Treatments of human communication mostly draw on cognitive and word-centred models to present it as predominantly a matter of words. This, Finnegan argues, seriously underestimates the far-reaching multi-modal qualities of human interconnecting and the senses of touch, olfaction, and, above all, audition and vision that we draw on.
In an authoritative and readable account, Ruth Finnegan brings together research from linguistic and sensory anthropology, material culture, non-verbal communication, computer-mediated communication, and, strikingly, research on animal communication, such as the remarkable gesture systems of great apes. She draws on her background in classical studies and her long anthropological experience to present illuminating examples from throughout the world, past and present.

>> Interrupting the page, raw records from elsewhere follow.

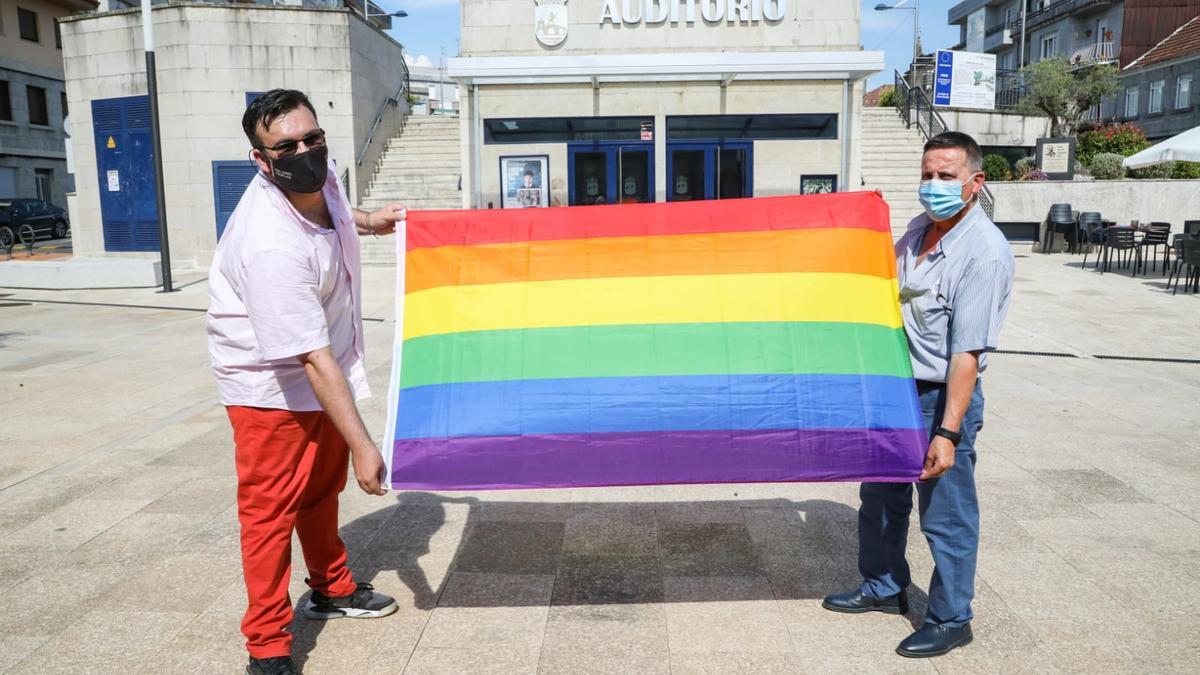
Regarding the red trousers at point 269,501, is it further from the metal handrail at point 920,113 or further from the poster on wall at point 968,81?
the poster on wall at point 968,81

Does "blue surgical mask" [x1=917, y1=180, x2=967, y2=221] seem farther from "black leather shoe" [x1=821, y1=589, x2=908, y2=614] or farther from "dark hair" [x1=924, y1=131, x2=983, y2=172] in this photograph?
"black leather shoe" [x1=821, y1=589, x2=908, y2=614]

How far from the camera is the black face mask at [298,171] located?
2943 millimetres

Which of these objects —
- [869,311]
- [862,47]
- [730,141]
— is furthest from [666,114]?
[869,311]

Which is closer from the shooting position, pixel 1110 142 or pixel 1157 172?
pixel 1157 172

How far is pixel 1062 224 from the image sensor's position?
19797 mm

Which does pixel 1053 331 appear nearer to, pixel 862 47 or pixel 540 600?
pixel 540 600

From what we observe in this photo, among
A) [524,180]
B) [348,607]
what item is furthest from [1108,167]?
[348,607]

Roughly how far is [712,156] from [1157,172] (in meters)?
16.1

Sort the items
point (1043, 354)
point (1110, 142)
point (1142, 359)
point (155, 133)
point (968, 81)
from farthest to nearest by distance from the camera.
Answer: point (968, 81) → point (1110, 142) → point (155, 133) → point (1043, 354) → point (1142, 359)

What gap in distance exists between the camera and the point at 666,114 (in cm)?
1883

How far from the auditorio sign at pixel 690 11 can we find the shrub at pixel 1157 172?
1420 centimetres

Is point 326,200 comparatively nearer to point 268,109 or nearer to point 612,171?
point 268,109

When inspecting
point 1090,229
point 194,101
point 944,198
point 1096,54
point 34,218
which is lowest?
point 1090,229

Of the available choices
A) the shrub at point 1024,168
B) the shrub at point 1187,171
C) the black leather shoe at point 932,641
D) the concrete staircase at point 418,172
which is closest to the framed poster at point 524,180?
the concrete staircase at point 418,172
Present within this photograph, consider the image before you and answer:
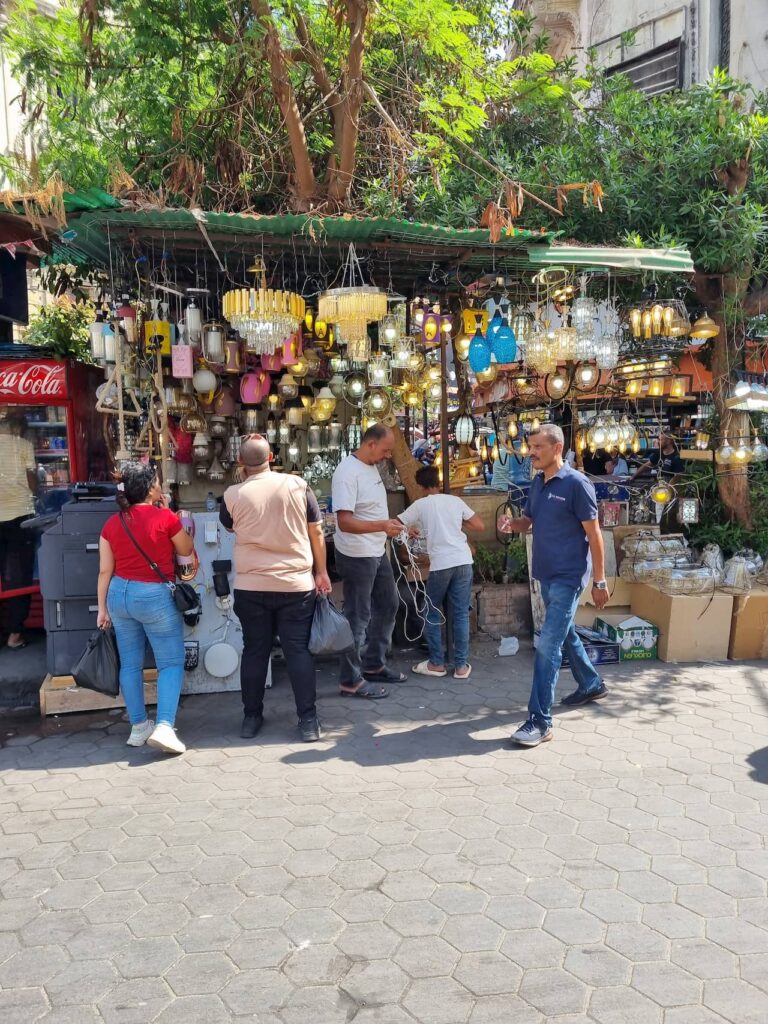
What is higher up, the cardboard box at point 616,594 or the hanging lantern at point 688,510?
the hanging lantern at point 688,510

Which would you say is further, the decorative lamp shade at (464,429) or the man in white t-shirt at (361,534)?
the decorative lamp shade at (464,429)

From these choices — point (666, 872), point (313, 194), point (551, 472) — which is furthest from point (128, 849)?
point (313, 194)

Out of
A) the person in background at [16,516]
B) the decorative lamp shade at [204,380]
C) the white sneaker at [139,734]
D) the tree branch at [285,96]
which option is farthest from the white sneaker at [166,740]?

The result is to uncover an amazing array of sounds, sights, smells, gestures, looks, movements, touches, and material objects used by humans and other animals to interconnect both nearby and across space and time
She goes on to first explore the extra-sensory modes of communication now being revealed in the extraordinary "new science" research and then, in an incendiary conclusion, to deny the long-prevailing story of human history by questioning whether orality really came before literacy; whether it was really through "the acquisition of language" that our prehistoric cave painting ancestors made a sudden leap into being "true humans"; and finally, astonishingly, to ask whether human communicating had its first roots not, after all, in verbal language but something else.
Not to be missed, this highly original book brings a fresh perspective on, among other things, that central topic of interest today - the dawn of human history - and on what being homo sapiens really means. This revised and updated edition has additional illustrations, updated chapters, and a new concluding chapter.
A provocative and controversial account that will stir worldwide debate, this book is an essential transdisciplinary overview for researchers and advanced students in language and communication, anthropology, and cultural studies.